Reevaluating the Handshake
Long ago, I was taught that a proper handshake involved several things. They’re pretty simple really:
- make eye contact; smile
- perform a full clasp; no premature grabs
- use a firm grasp; not too hard though
- don’t be overzealous with the shaking
- hold it for a few seconds after saying your intro (e.g., “nice to meet you”, “my name is X”)
If you were to search Google about how to give a proper handshake then you would find articles and videos that mostly tell you the same things I learned. A handshake is one of the first impressions you get when meeting someone. With the way I was taught, there is an element of sizing up the individual with whom you’re shaking hands; there’s a certain machismo involved. If the grip is too weak or they avoid eye contact it could be construed as a sign of weakness and, therefore, leaves a bad impression. CareerBuilder cites a University of Alabama study to this effect:
[The] study found that consistent with the etiquette and business literature, there is a substantial relationship between the features that characterize a firm handshake (strength, vigor, duration, eye contact and completeness of grip) and a favorable first impression.

▶ [Dataset extract]:
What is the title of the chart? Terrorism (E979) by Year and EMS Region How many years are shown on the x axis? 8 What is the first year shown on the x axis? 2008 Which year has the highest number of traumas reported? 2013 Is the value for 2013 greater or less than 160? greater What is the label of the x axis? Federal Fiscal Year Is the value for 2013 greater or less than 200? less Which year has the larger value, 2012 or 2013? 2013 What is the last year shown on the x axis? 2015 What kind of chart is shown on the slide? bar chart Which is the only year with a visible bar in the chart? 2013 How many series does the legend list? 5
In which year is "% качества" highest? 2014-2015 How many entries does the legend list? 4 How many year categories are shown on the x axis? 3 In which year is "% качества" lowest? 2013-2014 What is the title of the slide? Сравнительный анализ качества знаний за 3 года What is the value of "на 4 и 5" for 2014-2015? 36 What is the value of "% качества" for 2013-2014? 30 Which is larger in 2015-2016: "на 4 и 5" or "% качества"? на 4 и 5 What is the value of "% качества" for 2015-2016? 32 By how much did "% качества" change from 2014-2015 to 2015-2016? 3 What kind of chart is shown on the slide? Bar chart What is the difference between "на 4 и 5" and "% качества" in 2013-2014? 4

▶ [Activity]:
Please resume the handshake essay at the top of the page, starting right after its quoted University of Alabama study finding.

▶ [Written response]:
However, a few days ago I had my ingrained notion of what a handshake should be challenged by an unassuming individual. He didn’t challenge it directly, he simply shook my hand in a way that was entirely foreign to me. His handshake had the following characteristics:
- downcast eyes; slightly bent body
- double handed clasp
- soft grasp
- barely any shaking involved
- held it for longer than a normal handshake
Normally, I might have a negative reaction to this type of handshake, but this time I didn’t. Why? The handshake was sincere, absolutely and utterly sincere, and conveyed quiet confidence. In fact, it was probably the most sincere handshake I’ve ever received, yet it goes against most of the things I’ve been taught about a proper handshake.
It made me wonder why we’ve trained ourselves to look for weakness and/or dominate the other person during first impressions instead of looking for sincerity, authenticity, trustworthiness and good will. Is it some sort of evolutionary thing; a throwback to the days when our ancestors continually fought for dominance of each other? I’m not sure, but I feel like the handshake has become an insincere, mechanical response to a common interaction. In essence, it’s lost it’s meaning.
What do you think?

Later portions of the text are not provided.